Her throat, she felt it clogged with bitterness. The words were hoarse and she put both her hands down at her sides, giving him a furious glance.
“Fine, fine, fine,” he said, his hand slamming against the living room table, equally furious. “Fine! Leave me!”
Amelia crossed her arms and began walking to the door, but he moved to her side, reached for her, a hand brushing her hair.
“No, it’s not fine, Amelia,” he whispered.
She opened her mouth, ready to halt him before he committed himself to something, but he spoke too fast.
“I did… I do love you.” Gentle words. Sincere. All the worse for that.
The hand was still in her hair and she was looking down at her shoes, frowning, arms tight against her chest. She had not come to converse or negotiate. She had come to say goodbye, even if he had not given her that courtesy once upon a time. Now, for the first time, she understood why he had taken off so suddenly, wordless. She knew why he’d made their first film a silent movie, a goodbye with no dialogue. It was a wretched mess to part from each other. He had cannily figured that out. He had probably imagined the tears of a girl, the pleas, and cut it all off brutally to do himself, and her, a favor.
Or he did not figure out anything. He merely fled and she was giving too much thought to his actions.
A mess, a mess. She could not even remember the names of Mars’ moons as she stood with her arms crossed, her breath hot in her mouth.
“You could buy a ticket, too,” she suggested, even though she knew he never, ever would. If he’d wanted it, it would have already happened, years before. But he had not.
Elías sighed. “It will be the same there. Nothing will change. I know you hope it will, but Mars won’t fix anything,” he told her.
“Maybe not. But I have to go,” she said. “I just have to.”
He didn’t understand. He looked at her, still disbelieving, still startled, still thinking she somehow didn’t mean it. He still tried to kiss her, mouth straining against hers, and she squeezed his hand for a second before heading out without another word.
INT. CELL—NIGHT
SPACE EXPLORER awaits THE HERO in her cell. The stars have gone dim. The building where she is held is quiet, all the guards asleep, and she waits. She waits, but nobody comes.
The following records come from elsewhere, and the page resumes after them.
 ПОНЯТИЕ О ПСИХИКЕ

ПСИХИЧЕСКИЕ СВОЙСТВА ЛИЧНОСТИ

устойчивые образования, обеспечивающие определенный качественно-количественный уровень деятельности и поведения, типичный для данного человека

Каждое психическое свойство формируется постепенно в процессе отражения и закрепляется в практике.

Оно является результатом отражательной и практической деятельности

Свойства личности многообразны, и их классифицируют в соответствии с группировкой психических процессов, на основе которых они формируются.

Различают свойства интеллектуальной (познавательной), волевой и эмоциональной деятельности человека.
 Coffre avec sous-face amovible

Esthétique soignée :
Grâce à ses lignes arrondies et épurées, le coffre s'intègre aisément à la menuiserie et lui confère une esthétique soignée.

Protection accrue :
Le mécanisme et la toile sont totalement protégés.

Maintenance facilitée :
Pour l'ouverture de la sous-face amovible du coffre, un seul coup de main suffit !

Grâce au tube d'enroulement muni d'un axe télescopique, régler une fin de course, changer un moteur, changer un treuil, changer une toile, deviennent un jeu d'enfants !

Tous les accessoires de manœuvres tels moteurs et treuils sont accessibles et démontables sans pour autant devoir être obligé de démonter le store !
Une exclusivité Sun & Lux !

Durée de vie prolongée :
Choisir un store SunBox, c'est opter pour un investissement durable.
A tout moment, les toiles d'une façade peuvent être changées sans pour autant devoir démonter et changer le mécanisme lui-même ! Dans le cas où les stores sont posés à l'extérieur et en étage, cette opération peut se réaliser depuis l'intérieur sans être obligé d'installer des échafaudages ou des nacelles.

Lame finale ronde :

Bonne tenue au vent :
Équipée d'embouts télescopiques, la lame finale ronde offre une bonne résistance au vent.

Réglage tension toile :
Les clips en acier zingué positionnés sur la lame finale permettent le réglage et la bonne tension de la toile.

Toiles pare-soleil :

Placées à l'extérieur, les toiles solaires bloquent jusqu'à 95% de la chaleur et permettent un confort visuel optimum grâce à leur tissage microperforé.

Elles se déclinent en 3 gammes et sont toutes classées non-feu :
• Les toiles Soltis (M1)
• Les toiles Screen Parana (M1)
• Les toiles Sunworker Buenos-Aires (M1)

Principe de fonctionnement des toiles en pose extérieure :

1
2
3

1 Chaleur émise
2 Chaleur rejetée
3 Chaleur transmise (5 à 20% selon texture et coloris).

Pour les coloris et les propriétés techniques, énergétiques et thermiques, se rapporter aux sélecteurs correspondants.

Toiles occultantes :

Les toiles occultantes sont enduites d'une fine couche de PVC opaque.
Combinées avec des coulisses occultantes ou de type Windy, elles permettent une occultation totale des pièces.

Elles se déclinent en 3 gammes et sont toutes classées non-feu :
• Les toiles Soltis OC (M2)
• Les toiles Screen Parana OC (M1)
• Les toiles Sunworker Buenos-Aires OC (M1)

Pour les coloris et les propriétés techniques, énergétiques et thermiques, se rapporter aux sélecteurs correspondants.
From her cell, she sees a rectangle of sky, tinted vermilion, and faded paper-cut moons, which dangle from bits of string (there is no budget to this production, none at all).
THE HERO is coming, he is nearing, sure footsteps and the swell of music. But the swell of music hasn’t begun yet and the foley artist is on a break, so there’s no crescendo, no strings or drums or piano, or whatever should punctuate this moment.
There is the cell and there is the vermilion sky, but the script says she is to wait. The SPACE EXPLORER waits.
But she presses her hands against the walls, which are not plaster. They are cardboard like the moons. They are not even cardboard, but paper. And the paper parts and rips so that the rectangle of vermilion becomes a vermilion expanse, and she is standing there in front of the ever-shifting sands of Mars.
She holds her breath, wary, thinking she’s mucked it up. She turns to look at the other walls around her, the door to her jail cell, the hallway beyond the door. Then she turns her head again and there are the moons, the sands, the sky, the winds of Mars.
She wears no spacesuit, which means that it is impossible to make it out of the cell. But we are not on Mars. We are on Mars. The moons are paper and the stars are tinfoil. So, it is possible to step forward, which is what she does, tentative.
One foot in front of another, the white dress they’ve outfitted her in clinging to her legs and her hair askew as the wind blows. A storm rises somewhere in the distance.
She sees the storm, at the edge of the horizon, dust devils tracing serpentine paths, and she walks there.
She does not look back.
There are only two plots. You know them well: A person goes on a journey and a stranger comes into town.